### EXERCISE TASKS
1) Answer these questions from the Metropolitan Toronto order, one answer a line, marked like the questions:
(a) Under which sections of the Act did the Municipality deny access to the long list?
(b) How many pages make up the record?
(c) From how many of the affected persons were representations received?
2) Please write a continuation of the Metropolitan Toronto order, starting after the last issue it lists.

### EXERCISE PASSAGE
○ ○ ○ ○
Municipality of Metropolitan Toronto


                                             ORDER

 

 

BACKGROUND:

 

The Municipality of Metropolitan Toronto (the Municipality) received a request under the Municipal Freedom of Information and Protection of Privacy Act (the Act) for a large number of documents produced in 1988, 1989 and 1990 pertaining to solid waste disposal proposals for Metropolitan Toronto.

 

The Municipality disclosed to the requester all of the documents requested, except for a "long list" of potential landfill sites that was referred to in a 1988 report of the Works Committee of the Municipality.  The Municipality denied access to this information pursuant to sections 10, 11 and 14 of the Act.  The requester appealed the Municipality's decision.

 

Mediation of the appeal was not successful, and notice that an inquiry was being conducted to review the Municipality's decision was sent to the appellant, the Municipality and ten affected persons who had been identified as having an interest in sites on the long list.  Representations were received from the appellant, the Municipality and five of the affected persons.

 

 

THE RECORD:

 

The record consists of four pages which appear to be related to work undertaken by the Municipality's engineering consultant in 1988.  Three of the pages contain a list of sites that were considered for landfill use, and information as to their location, size, access, hydrogeological conditions, current (in 1988) investigation status, and other comments.  The list includes the names of the owners or contact persons for the sites and, in some instances, addresses and/or telephone numbers of those persons.  The fourth page is a map showing the locations of the sites.  It is not clear from the face of the record whether it was prepared by the Municipality or its engineering consultant.

 

 

ISSUES:

 

The issues arising in this appeal are:

 

A.        Whether the mandatory exemption provided by section 10(1)(c) of the Act applies.

 

B.        Whether the discretionary exemption provided by section 11 of the Act applies.

 

C.        Whether the information contained in the record qualifies as "personal information" as defined in section 2(1) of the Act.
○ ○ ○ ○
### PROVIDED RECORDS
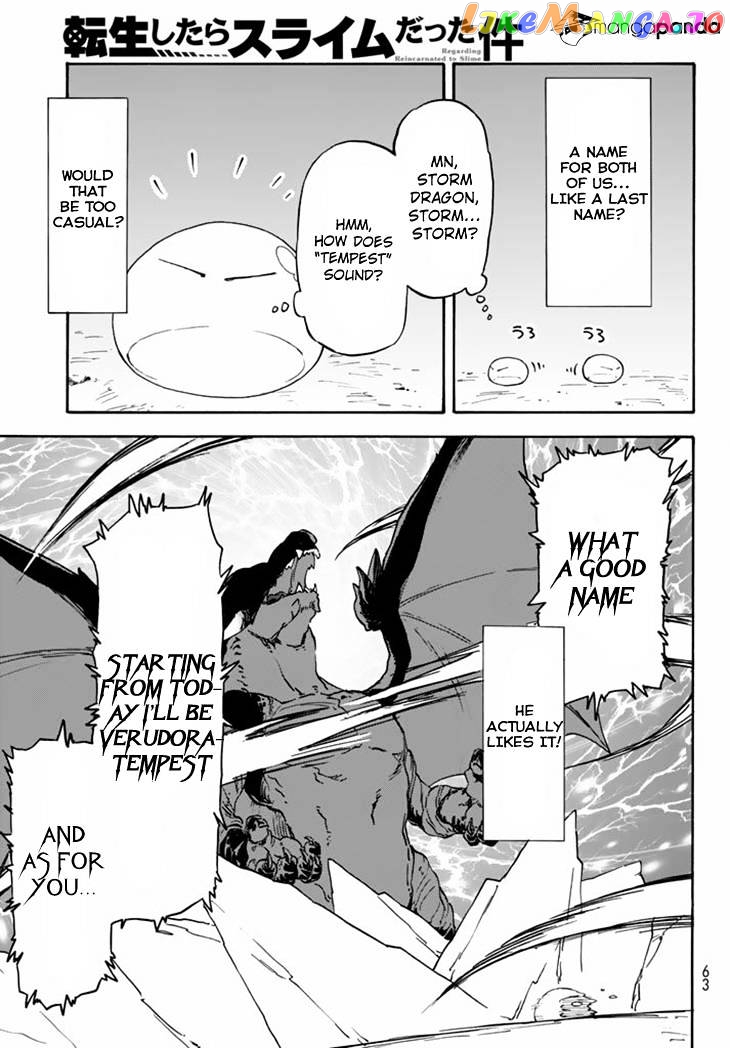 That Time I Got Reincarnated as a Slime chapter 1 - page 41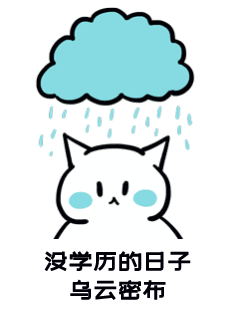 成考报名条件_天津市学历提升方式_天津成人英语培训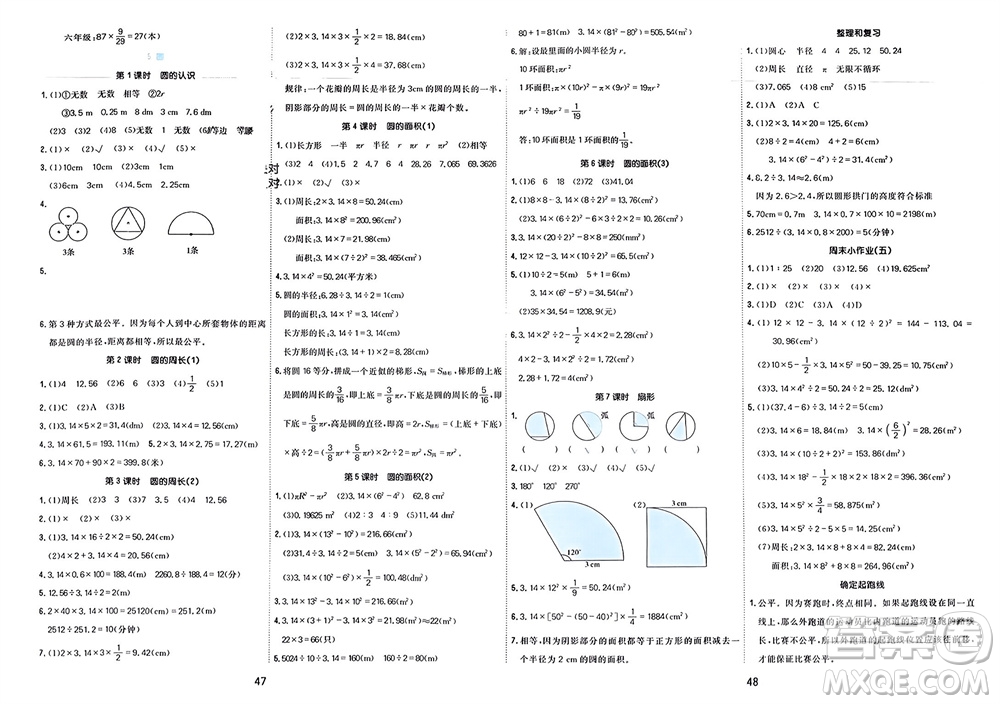 天津人民出版社2023年秋大白皮課堂練習(xí)六年級數(shù)學(xué)上冊人教版參考答案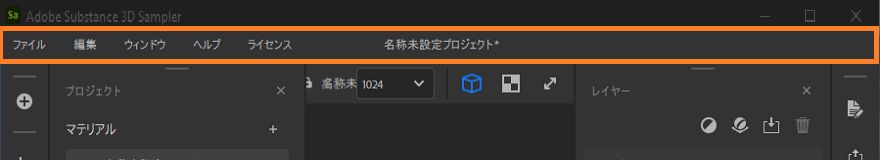 その場所を示すために強調表示されたメニューバー。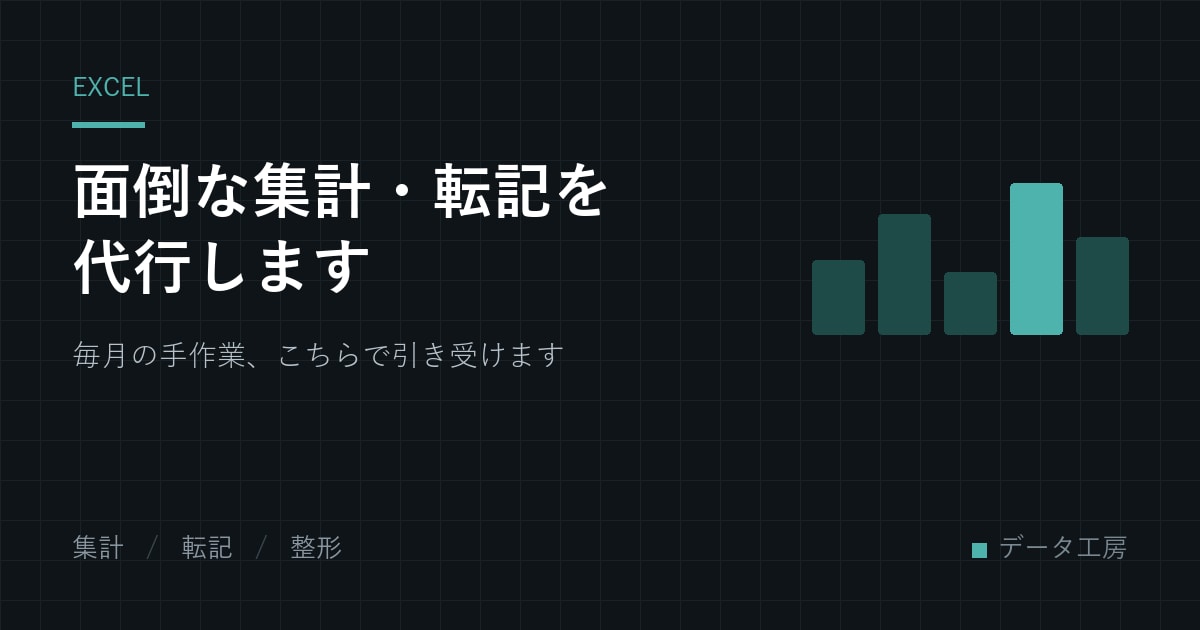 Excelの面倒な集計・転記作業を代行します 毎月の手作業、こちらで引き受けさせていただきます。 イメージ1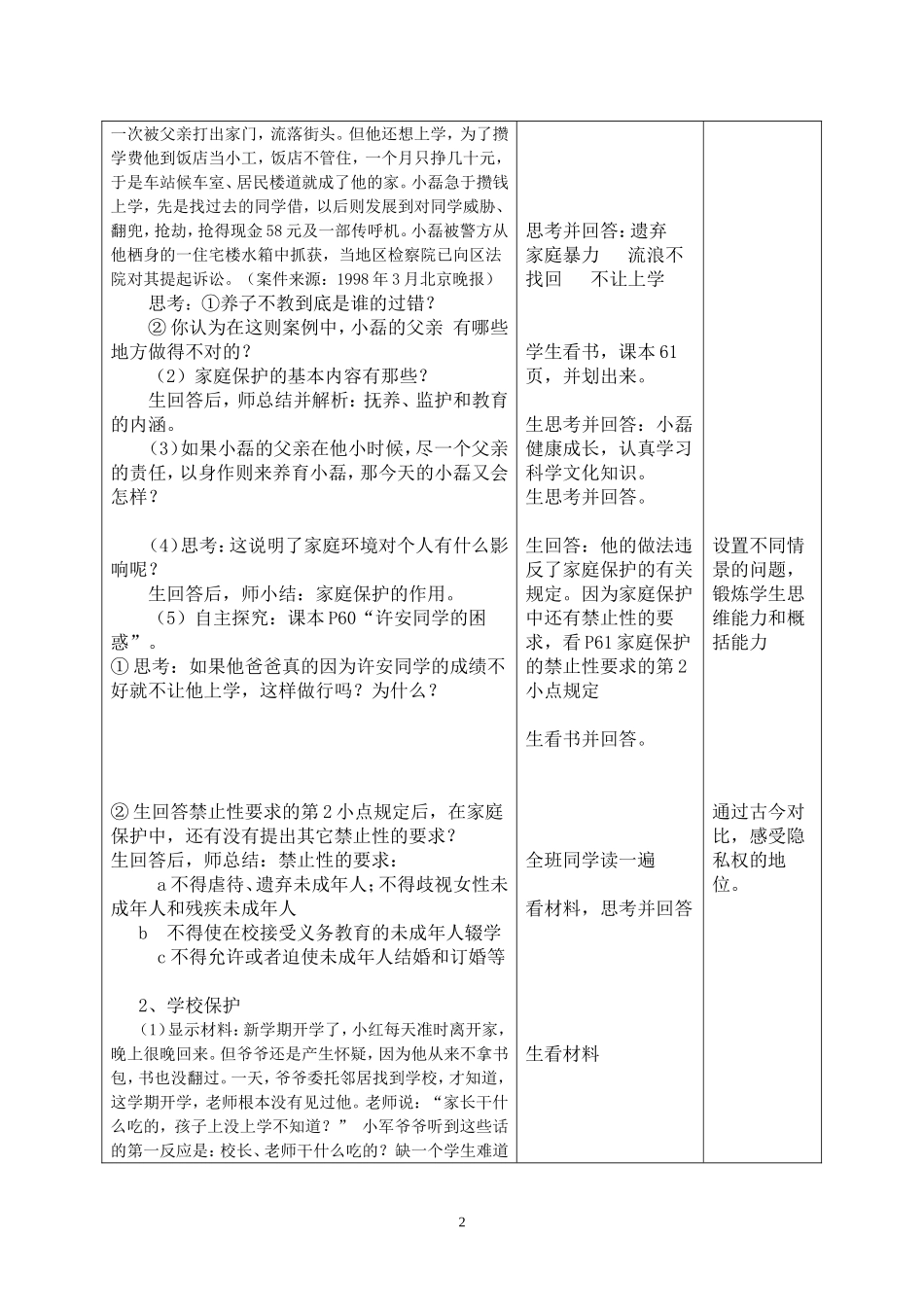 7.2处处保护教学设计_第2页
○ ○ ○ ○
### ANSWERS TO THE EXERCISE
1)
(a) Sections 10, 11 and 14
(b) Four
(c) Five

2)
 

D.        If the answer to Issue C is yes, whether the mandatory exemption provided by section 14 of the Act applies.

 

SUBMISSIONS/CONCLUSIONS:

 

 

ISSUE A:       Whether the mandatory exemption provided by section 10(1)(c) of the Act applies.

 

 

Section 10(1)(c) of the Act states:

 

A head shall refuse to disclose a record that reveals a trade secret or scientific, technical, commercial, financial or labour relations information, supplied in confidence implicitly or explicitly, if the disclosure could reasonably be expected to,

 

result in undue loss or gain to any person, group, committee or financial institution or agency;

 

 

Each part of the following three-part test must be satisfied in order for a record to be exempt from disclosure under section 10(1) of the Act:

 

1.         the record must reveal information that is a trade secret or scientific, technical, commercial, financial or labour relations information;  and

 

2.         the information must have been supplied to the institution in confidence, either implicitly or explicitly;  and

 

3.         the prospect of disclosure of the record must give rise to a reasonable expectation that one of the types of harm specified in (a), (b) or (c) of section 10(1) will occur.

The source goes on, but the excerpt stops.